Mäkimattila S, Fineman M S, Yki-Järvinen H
Department of Medicine, University of Helsinki, Finland.
J Clin Endocrinol Metab. 2000 Aug;85(8):2822-7. doi: 10.1210/jcem.85.8.6721.
This study was undertaken to characterize first and second phase secretory profiles of total and nonglycosylated amylin and insulin and to determine whether excessive glycosylation of amylin or hyperamylinemia is a feature of abnormal glucose tolerance in humans. Plasma concentrations of total and nonglycosylated amylin and serum immunoreactive insulin were measured under identical hyperglycemic conditions using the hyperglycemic clamp technique in subjects with type 2 diabetes, impaired and normal glucose tolerance.
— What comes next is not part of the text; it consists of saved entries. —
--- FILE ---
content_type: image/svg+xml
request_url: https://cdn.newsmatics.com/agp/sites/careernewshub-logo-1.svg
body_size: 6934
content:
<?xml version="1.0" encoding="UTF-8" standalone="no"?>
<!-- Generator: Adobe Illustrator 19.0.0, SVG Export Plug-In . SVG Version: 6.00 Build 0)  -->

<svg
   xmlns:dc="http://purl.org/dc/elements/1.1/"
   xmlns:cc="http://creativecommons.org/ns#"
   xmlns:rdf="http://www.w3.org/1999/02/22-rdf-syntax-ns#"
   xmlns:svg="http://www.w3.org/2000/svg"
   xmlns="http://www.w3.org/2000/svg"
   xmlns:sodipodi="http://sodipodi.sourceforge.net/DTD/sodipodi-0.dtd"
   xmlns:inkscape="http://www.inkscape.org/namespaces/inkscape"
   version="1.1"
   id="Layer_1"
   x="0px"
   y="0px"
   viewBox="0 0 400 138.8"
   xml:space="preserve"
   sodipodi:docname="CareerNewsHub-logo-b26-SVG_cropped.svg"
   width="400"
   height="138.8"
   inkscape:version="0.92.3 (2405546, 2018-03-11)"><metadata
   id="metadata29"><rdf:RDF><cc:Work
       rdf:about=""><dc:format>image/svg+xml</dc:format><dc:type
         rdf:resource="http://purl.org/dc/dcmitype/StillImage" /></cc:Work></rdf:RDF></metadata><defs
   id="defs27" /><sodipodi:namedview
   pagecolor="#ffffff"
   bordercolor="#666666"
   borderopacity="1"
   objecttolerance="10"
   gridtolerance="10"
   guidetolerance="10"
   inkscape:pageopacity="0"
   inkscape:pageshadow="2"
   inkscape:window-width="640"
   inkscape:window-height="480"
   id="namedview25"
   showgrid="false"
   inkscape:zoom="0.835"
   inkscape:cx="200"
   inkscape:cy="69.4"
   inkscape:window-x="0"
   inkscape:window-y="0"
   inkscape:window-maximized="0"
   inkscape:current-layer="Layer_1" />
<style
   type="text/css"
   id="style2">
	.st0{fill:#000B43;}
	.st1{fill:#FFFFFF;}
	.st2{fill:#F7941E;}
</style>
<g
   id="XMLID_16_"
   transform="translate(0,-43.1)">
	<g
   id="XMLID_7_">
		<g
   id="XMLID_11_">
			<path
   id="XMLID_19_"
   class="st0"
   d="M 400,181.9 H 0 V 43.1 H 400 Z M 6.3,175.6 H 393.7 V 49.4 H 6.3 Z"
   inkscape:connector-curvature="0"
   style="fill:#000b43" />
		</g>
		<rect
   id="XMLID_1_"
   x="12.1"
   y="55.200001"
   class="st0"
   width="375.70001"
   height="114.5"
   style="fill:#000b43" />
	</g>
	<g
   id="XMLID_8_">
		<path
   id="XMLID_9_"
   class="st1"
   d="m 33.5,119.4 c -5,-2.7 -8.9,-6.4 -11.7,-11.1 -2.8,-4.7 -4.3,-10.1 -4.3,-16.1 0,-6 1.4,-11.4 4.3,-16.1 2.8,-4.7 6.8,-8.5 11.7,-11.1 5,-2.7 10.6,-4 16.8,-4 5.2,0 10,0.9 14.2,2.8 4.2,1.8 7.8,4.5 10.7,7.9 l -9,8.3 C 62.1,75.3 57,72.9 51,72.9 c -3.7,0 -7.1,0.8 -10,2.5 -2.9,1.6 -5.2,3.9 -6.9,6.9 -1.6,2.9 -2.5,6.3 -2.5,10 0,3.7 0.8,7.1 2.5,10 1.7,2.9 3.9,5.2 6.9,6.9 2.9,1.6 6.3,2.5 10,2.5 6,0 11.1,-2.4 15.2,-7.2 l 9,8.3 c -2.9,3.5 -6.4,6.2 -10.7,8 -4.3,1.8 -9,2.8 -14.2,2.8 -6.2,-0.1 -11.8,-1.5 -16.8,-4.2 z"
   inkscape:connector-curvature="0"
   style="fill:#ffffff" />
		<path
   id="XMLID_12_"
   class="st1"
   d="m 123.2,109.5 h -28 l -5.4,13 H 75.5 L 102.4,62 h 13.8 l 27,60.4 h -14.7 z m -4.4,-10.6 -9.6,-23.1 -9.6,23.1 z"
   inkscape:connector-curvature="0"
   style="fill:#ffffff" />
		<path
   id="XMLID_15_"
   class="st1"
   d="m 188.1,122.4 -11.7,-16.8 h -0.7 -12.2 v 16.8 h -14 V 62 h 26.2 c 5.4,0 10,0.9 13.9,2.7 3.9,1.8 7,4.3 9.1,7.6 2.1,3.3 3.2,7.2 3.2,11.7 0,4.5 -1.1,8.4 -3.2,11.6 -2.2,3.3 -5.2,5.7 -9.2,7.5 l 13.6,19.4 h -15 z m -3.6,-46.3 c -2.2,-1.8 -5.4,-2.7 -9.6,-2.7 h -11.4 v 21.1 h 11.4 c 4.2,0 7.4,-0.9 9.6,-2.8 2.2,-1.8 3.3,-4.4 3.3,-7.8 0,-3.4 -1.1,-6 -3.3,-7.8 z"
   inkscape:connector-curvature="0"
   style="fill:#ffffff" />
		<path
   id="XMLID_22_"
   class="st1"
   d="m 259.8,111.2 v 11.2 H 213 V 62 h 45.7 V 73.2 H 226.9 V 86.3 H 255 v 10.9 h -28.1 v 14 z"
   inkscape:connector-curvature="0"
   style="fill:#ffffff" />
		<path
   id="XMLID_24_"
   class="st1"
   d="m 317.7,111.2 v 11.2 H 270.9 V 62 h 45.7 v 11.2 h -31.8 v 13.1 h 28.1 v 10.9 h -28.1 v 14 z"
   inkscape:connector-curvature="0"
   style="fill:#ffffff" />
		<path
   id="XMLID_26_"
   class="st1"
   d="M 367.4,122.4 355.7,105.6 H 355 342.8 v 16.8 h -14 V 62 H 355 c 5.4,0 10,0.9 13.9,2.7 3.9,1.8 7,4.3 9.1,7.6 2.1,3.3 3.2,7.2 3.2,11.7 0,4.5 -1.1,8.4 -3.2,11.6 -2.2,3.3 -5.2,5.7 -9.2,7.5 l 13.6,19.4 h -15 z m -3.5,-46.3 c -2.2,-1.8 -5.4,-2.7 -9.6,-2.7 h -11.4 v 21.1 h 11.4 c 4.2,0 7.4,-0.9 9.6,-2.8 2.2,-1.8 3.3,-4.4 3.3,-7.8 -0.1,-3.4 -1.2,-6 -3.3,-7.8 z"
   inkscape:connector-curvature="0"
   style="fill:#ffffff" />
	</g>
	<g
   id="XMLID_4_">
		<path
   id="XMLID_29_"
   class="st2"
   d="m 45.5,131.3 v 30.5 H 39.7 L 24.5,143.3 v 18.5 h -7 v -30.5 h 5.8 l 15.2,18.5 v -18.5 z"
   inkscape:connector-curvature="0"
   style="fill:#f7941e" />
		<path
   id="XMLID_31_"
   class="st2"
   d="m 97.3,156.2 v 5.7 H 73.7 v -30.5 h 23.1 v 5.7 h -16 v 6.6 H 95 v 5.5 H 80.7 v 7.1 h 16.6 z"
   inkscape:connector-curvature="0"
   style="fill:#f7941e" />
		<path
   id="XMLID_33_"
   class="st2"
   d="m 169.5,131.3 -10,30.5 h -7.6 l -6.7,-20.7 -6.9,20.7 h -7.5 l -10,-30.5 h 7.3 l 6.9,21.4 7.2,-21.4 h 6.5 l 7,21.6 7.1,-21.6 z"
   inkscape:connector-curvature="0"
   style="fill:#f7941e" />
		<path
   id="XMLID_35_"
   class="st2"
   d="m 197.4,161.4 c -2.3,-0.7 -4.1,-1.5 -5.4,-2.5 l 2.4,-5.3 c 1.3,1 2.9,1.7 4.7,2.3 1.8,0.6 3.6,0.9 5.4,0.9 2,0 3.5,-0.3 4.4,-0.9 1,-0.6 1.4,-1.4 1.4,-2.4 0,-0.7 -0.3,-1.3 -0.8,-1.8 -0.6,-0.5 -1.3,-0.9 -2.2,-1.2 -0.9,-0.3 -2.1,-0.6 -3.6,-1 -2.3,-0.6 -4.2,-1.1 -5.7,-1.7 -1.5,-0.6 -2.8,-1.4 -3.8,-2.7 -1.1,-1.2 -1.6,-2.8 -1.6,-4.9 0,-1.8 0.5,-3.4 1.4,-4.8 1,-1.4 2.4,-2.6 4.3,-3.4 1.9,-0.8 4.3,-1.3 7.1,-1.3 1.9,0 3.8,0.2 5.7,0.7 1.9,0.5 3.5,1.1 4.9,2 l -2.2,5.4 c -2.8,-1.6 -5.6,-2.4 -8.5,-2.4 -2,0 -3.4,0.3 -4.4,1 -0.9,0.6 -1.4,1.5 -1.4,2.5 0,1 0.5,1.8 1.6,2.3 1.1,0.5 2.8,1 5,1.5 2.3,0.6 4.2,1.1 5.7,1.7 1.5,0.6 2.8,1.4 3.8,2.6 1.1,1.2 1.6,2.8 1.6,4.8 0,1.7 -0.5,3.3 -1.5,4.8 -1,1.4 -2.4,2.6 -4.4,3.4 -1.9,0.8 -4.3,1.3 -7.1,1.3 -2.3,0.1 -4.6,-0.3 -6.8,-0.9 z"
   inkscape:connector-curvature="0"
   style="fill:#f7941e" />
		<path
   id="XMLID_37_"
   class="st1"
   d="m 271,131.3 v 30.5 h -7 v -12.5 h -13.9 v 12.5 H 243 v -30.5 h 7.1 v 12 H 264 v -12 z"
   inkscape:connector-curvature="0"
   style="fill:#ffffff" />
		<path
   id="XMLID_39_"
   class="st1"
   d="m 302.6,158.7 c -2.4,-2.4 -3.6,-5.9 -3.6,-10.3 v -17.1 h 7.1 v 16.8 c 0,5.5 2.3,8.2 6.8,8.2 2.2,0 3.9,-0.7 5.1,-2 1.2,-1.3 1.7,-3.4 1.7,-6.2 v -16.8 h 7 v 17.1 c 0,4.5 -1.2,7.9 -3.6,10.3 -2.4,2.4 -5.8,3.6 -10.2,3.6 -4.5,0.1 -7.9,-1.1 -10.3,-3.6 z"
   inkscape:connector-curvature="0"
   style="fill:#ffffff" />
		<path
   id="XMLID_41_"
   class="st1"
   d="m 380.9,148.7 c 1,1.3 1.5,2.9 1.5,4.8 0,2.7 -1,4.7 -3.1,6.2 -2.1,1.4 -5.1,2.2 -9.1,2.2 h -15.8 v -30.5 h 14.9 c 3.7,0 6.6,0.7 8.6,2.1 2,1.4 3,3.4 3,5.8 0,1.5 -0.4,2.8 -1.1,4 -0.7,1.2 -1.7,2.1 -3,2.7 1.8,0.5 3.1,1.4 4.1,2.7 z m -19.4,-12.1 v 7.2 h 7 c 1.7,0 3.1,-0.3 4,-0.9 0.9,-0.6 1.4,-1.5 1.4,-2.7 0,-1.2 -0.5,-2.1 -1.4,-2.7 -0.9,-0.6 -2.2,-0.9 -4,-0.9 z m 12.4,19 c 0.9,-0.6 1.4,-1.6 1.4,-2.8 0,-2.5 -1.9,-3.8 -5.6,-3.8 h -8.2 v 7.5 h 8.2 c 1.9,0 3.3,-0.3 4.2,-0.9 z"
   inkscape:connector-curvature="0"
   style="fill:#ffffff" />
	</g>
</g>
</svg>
Both amylin and insulin concentrations followed a biphasic pattern in subjects with normal and impaired glucose tolerance. In the subjects with normal and impaired glucose tolerance, the second phase amylin concentrations markedly exceeded those of the first phase, whereas the reverse was true for insulin. The first phase concentrations of both peptides were significantly lower in impaired than the normal glucose tolerance subjects. In patients with type 2 diabetes no first phase peak for either amylin or insulin could be identified, and the second phases of both amylin and insulin were significantly lower compared to subjects with normal or impaired glucose tolerance. Nonglycosylated amylin concentrations accounted for 25-45% of total amylin, regardless of glucose tolerance, and mimicked the pattern of total amylin concentrations. In summary: 1) glucose-induced increases in the magnitude of the first and second phase amylin plasma concentrations differed from those of insulin; 2) subjects with impaired glucose tolerance and more strikingly those with type 2 diabetes have impaired amylin responses; and 3) the ratio of nonglycosylated to total amylin is normal irrespective of glucose tolerance. These data imply, in view of many reports describing accumulation of amyloid in the pancreas, that circulating levels of amylin decrease as amyloid deposits accumulate and beta-cell function deteriorates and that the amount of glycosylated amylin in plasma is not increased in patients with type 2 diabetes.
本研究旨在描述总胰岛淀粉样多肽(amylin)和非糖基化胰岛淀粉样多肽以及胰岛素的第一相和第二相分泌特征,并确定胰岛淀粉样多肽的过度糖基化或高胰岛淀粉样多肽血症是否是人类葡萄糖耐量异常的一个特征。在2型糖尿病、糖耐量受损和糖耐量正常的受试者中,使用高血糖钳夹技术,在相同的高血糖条件下测量总胰岛淀粉样多肽和非糖基化胰岛淀粉样多肽的血浆浓度以及血清免疫反应性胰岛素。在糖耐量正常和受损的受试者中,胰岛淀粉样多肽和胰岛素浓度均呈双相模式。在糖耐量正常和受损的受试者中,第二相胰岛淀粉样多肽浓度明显超过第一相,而胰岛素则相反。糖耐量受损的受试者中,这两种肽的第一相浓度显著低于糖耐量正常的受试者。在2型糖尿病患者中,未发现胰岛淀粉样多肽或胰岛素的第一相峰值,与糖耐量正常或受损的受试者相比,胰岛淀粉样多肽和胰岛素的第二相均显著降低。无论糖耐量如何,非糖基化胰岛淀粉样多肽浓度占总胰岛淀粉样多肽的25 - 45%,并模仿总胰岛淀粉样多肽浓度的模式。总之:1)葡萄糖诱导的第一相和第二相胰岛淀粉样多肽血浆浓度的增加幅度与胰岛素不同;2)糖耐量受损的受试者,更明显的是2型糖尿病患者,其胰岛淀粉样多肽反应受损;3)无论糖耐量如何,非糖基化胰岛淀粉样多肽与总胰岛淀粉样多肽的比例正常。鉴于许多报道描述了胰腺中淀粉样蛋白的积累,这些数据表明,随着淀粉样蛋白沉积的积累和β细胞功能的恶化,循环中的胰岛淀粉样多肽水平会降低,并且2型糖尿病患者血浆中糖基化胰岛淀粉样多肽的量并未增加。